Here was presented the favorite spectacle of the Roman people, the four-horse chariot race (quadrigæ); in each race the chariot made a triple circuit of the circus and there were twenty-five races in a single day. The drivers belonged to rival companies whose colors they wore; there were at first four of these colors, but they were later reduced to two—the Blue and the Green, notorious in the history of riots. At Rome there was the same passion for chariot-races that there is now for horse-races; women and even children talked of them. Often the emperor participated and the quarrel between the Blues and the Greens became an affair of state.
The Amphitheatre.—At the gates of Rome the emperor Vespasian had built the Colosseum, an enormous structure of two stories, accommodating 87,000 spectators. It was a circus surrounding an arena where hunts and combats were represented.
For the hunts the arena was transformed into a forest where wild beasts were released and men armed with spears came into combat with them. Variety was sought in this spectacle by employing the rarest animals—lions, panthers, elephants, bears, buffaloes, rhinoceroses, giraffes, tigers, and crocodiles. In the games presented by Pompey had already appeared seventeen elephants and five hundred lions; some of the emperors maintained a large menagerie.
Sometimes instead of placing armed men before the beasts, it was found more dramatic to let loose the animals on men who were naked and bound. The custom spread into all cities of the empire of compelling those condemned to death to furnish this form of entertainment for the people. Thousands of persons of both sexes and of every age, and among them Christian martyrs, were thus devoured by beasts under the eyes of the multitude.
The Gladiators.—But the national spectacle of the Romans was the fight of gladiators (men armed with swords). Armed men descended into the arena and fought a duel to the death. From the time of Cæsar[152] as many as 320 pairs of gladiators were fought at once; Augustus in his whole life fought 10,000 of them, Trajan the same number in four months. The vanquished was slain on the field unless the people wished to show him grace.
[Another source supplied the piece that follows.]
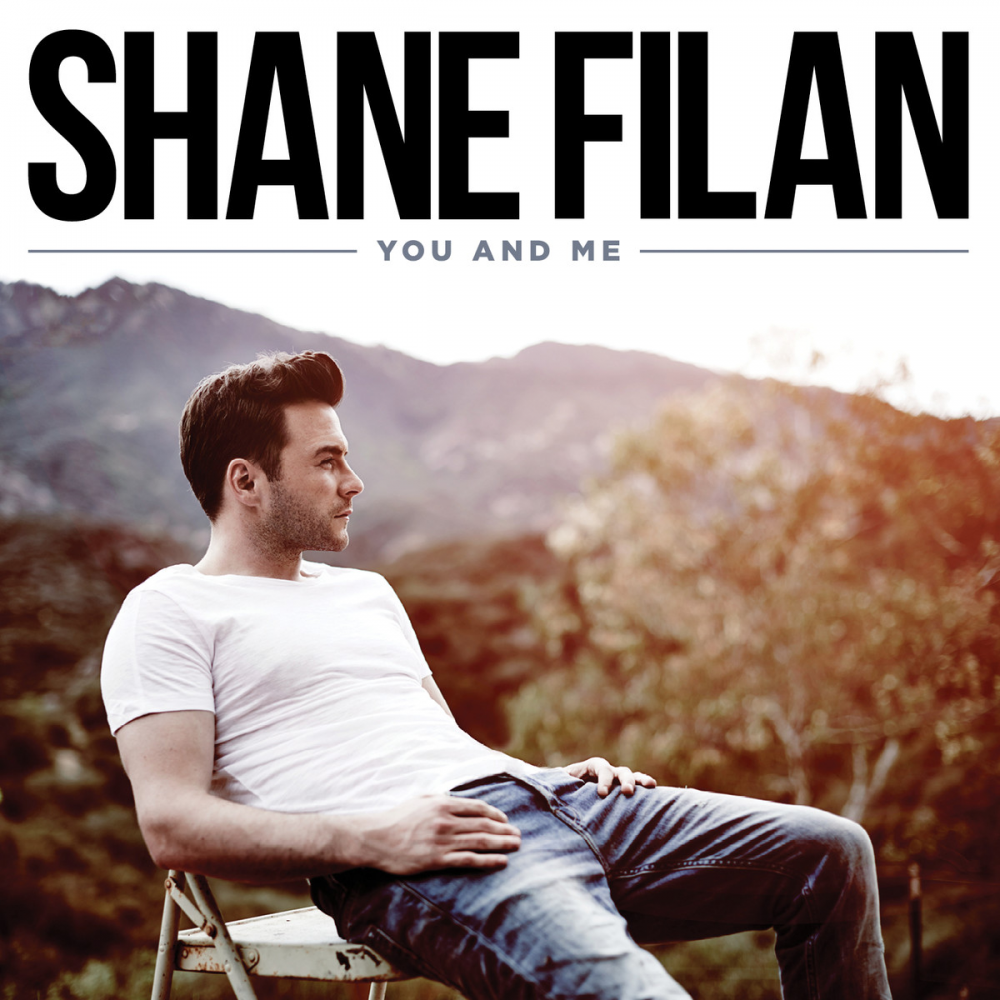 Shane Filan - You and Me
Sometimes the condemned were compelled to fight, but more often slaves and prisoners of war. Each victory thus brought to the amphitheatre bands of barbarians who exterminated one another for the delight of the spectators.[153] Gladiators were furnished by all countries—Gauls, Germans, Thracians, and sometimes negroes. These peoples fought with various weapons, usually with their national arms. The Romans loved to behold these battles in miniature.
There were also, among these contestants in the circus, some who fought from their own choice, free men who from a taste for danger submitted to the terrible discipline of the gladiator, and swore to their chief "to allow themselves to be beaten with rods, be burned with hot iron, and even be killed." Many senators enrolled themselves in these bands of slaves and adventurers, and even an emperor, Commodus, descended into the arena.
These bloody games were practised not only at Rome, but in all the cities of Italy, Gaul, and Africa. The Greeks always opposed their adoption. An inscription on a statue raised to one of the notables in the little city of Minturnæ runs as follows: "He presented in four days eleven pairs of gladiators who ceased to fight only when half of them had fallen in the arena. He gave a hunt of ten terrible bears. Treasure this in memory, noble fellow-citizens." The people, therefore, had the passion for blood,[154] which still manifests itself in Spain in bull-fights. The emperor, like the modern king of Spain, must be present at these butcheries. Marcus Aurelius became unpopular in Rome because he exhibited his weariness at the spectacles of the amphitheatre by reading, speaking, or giving audiences instead of regarding the games. When he enlisted gladiators to serve against the barbarians who invaded Italy, the populace was about to revolt. "He would deprive us of our amusements," cried one, "to compel us to become philosophers."
The Roman Peace.—But there was in the empire something else than the populace of Rome. To be just to the empire as a whole one must consider events in the provinces. By subjecting all peoples, the Romans had suppressed war in the interior of their empire. Thus was established the Roman Peace which a Greek author describes in the following language: "Every man can go where he will; the harbors are full of ships, the mountains are safe for travellers just as the towns for their inhabitants. Fear has everywhere ceased. The land has put off its old armor of iron and put on festal garments. You have realized the word of Homer, 'the earth is common to all.'" For the first time, indeed, men of the Occident could build their houses, cultivate their fields, enjoy their property and their leisure without fearing at every moment being robbed, massacred, or thrown into slavery—a security which we can hardly appreciate since we have enjoyed it from infancy, but which seemed very sweet to the men of antiquity.
The Fusion of Peoples.—In this empire now at peace travel became easy. The Romans had built roads in every direction with stations and relays; they had also made road-maps of the empire. Many people, artisans, traders, journeyed from one end of the empire to the other.[155] Rhetors and philosophers penetrated all Europe, going from one city to another giving lectures. In every province could be found men from the most remote provinces. Inscriptions show us in Spain professors, painters, Greek sculptors; in Gaul, goldsmiths and Asiatic workmen. Everybody transported and mingled customs, arts, and religion. Little by little they accustomed themselves to speak the language of the Romans. From the third century the Latin had become the common language of the West, as the Greek since the successors of Alexander had been the language of the Orient. Thus, as in Alexandria, a common civilization was developed. This has been called by the name Roman, though it was this hardly more than in name and in language. In reality, it was the civilization of the ancient world united under the emperor's authority.